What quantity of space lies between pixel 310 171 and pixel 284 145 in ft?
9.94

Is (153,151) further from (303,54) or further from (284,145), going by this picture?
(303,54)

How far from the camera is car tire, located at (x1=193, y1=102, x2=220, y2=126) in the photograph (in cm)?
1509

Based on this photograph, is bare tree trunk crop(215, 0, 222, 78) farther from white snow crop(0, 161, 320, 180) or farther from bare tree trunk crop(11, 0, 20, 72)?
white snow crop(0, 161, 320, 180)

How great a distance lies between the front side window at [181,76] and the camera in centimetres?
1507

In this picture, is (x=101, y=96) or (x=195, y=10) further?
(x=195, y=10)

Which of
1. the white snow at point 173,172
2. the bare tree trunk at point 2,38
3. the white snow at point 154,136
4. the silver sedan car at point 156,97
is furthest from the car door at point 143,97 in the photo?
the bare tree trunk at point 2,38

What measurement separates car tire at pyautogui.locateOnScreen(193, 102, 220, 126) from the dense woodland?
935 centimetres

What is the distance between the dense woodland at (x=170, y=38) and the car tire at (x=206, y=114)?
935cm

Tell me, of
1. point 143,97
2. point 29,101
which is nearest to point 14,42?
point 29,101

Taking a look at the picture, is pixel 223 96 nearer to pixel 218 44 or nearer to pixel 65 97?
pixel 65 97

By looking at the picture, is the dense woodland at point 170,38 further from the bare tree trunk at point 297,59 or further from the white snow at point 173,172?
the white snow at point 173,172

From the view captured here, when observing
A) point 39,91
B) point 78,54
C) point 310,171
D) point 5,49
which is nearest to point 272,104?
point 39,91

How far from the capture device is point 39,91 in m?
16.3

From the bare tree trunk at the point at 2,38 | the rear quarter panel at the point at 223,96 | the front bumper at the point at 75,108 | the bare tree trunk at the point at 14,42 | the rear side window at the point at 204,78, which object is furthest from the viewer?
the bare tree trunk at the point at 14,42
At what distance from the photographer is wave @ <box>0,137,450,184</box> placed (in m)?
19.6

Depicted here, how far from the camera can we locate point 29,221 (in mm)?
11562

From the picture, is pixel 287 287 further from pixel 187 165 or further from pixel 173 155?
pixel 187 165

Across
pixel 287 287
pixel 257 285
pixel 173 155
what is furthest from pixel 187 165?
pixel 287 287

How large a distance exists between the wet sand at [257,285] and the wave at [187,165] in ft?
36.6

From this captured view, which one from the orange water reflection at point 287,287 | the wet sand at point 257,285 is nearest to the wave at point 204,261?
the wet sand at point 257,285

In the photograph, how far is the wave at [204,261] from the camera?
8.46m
== == ==
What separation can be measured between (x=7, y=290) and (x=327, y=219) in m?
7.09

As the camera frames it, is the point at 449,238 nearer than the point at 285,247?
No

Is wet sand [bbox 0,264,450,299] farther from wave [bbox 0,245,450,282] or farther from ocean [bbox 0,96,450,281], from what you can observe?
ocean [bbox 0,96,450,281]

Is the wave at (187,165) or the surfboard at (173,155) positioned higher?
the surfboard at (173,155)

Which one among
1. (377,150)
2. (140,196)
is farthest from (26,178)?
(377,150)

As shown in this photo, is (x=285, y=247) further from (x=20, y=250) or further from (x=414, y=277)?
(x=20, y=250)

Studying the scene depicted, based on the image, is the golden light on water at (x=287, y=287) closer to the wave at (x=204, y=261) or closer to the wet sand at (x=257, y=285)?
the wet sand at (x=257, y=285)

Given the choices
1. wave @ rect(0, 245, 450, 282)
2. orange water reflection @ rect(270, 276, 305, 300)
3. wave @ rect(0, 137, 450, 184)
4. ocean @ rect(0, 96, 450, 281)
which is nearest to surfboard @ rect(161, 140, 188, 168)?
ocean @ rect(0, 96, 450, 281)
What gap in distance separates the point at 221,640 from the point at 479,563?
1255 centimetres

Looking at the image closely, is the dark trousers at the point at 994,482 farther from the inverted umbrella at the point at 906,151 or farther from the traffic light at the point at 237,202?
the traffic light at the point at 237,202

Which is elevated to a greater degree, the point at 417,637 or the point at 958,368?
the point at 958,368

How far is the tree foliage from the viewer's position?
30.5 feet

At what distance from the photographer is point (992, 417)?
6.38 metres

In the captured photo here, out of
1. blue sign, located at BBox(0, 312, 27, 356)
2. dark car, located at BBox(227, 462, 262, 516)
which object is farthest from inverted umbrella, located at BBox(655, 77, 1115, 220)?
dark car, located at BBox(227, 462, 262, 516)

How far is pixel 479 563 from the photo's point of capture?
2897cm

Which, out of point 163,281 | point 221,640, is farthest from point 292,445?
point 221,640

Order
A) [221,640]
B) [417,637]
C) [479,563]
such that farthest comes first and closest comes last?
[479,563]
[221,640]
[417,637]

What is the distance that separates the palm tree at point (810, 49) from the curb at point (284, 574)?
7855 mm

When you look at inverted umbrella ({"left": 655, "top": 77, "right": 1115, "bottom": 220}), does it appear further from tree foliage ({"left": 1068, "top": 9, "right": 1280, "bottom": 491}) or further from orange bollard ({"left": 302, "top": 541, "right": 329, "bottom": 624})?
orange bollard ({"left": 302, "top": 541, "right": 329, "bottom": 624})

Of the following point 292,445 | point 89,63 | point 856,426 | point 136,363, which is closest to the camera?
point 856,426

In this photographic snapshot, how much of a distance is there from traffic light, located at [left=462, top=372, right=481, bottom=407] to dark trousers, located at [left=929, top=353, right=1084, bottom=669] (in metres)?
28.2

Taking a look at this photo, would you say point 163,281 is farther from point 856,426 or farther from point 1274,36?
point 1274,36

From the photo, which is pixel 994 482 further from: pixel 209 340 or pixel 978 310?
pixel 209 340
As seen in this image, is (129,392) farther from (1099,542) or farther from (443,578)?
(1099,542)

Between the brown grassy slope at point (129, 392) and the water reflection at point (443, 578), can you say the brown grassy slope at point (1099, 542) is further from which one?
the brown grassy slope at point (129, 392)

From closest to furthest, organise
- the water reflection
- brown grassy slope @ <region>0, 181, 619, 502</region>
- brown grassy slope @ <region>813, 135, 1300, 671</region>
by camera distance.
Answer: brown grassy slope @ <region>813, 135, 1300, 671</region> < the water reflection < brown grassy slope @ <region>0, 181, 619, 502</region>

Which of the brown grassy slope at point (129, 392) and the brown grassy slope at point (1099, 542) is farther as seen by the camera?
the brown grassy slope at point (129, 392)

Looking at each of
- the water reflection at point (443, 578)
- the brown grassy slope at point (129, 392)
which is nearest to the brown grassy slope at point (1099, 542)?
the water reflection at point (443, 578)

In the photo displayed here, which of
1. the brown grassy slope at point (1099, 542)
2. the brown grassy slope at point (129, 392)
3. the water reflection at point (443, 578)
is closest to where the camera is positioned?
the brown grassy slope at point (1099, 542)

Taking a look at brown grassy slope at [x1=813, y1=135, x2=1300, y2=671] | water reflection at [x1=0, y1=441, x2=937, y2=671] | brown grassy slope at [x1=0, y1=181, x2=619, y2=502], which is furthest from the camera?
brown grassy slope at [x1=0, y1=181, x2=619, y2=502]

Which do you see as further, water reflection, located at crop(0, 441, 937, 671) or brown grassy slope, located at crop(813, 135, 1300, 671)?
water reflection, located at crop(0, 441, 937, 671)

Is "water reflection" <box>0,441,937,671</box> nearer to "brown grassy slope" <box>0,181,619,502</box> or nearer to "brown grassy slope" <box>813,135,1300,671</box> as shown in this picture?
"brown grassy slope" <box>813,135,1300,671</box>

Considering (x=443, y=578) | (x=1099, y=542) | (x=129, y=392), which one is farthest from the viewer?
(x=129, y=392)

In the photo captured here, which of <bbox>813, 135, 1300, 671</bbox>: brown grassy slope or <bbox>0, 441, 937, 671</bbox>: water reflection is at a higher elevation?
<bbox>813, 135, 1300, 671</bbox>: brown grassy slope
== == ==
**JOB:**
Put the material from the line holding "Given the choices" through the line holding "6.38 metres", inclusive, into a Markdown table with the columns Row and Text. Number each line and leave out blank lines.

**RESPONSE:**
| Row | Text |
|---|---|
| 1 | Given the choices |
| 2 | 1. wave @ rect(0, 245, 450, 282) |
| 3 | 2. orange water reflection @ rect(270, 276, 305, 300) |
| 4 | 3. wave @ rect(0, 137, 450, 184) |
| 5 | 4. ocean @ rect(0, 96, 450, 281) |
| 6 | which is nearest to surfboard @ rect(161, 140, 188, 168)? |
| 7 | ocean @ rect(0, 96, 450, 281) |
| 8 | What gap in distance separates the point at 221,640 from the point at 479,563? |
| 9 | 1255 centimetres |
| 10 | Looking at the image closely, is the dark trousers at the point at 994,482 farther from the inverted umbrella at the point at 906,151 or farther from the traffic light at the point at 237,202? |
| 11 | the traffic light at the point at 237,202 |
| 12 | Which is elevated to a greater degree, the point at 417,637 or the point at 958,368? |
| 13 | the point at 958,368 |
| 14 | How far is the tree foliage from the viewer's position? |
| 15 | 30.5 feet |
| 16 | At what distance from the photographer is point (992, 417)? |
| 17 | 6.38 metres |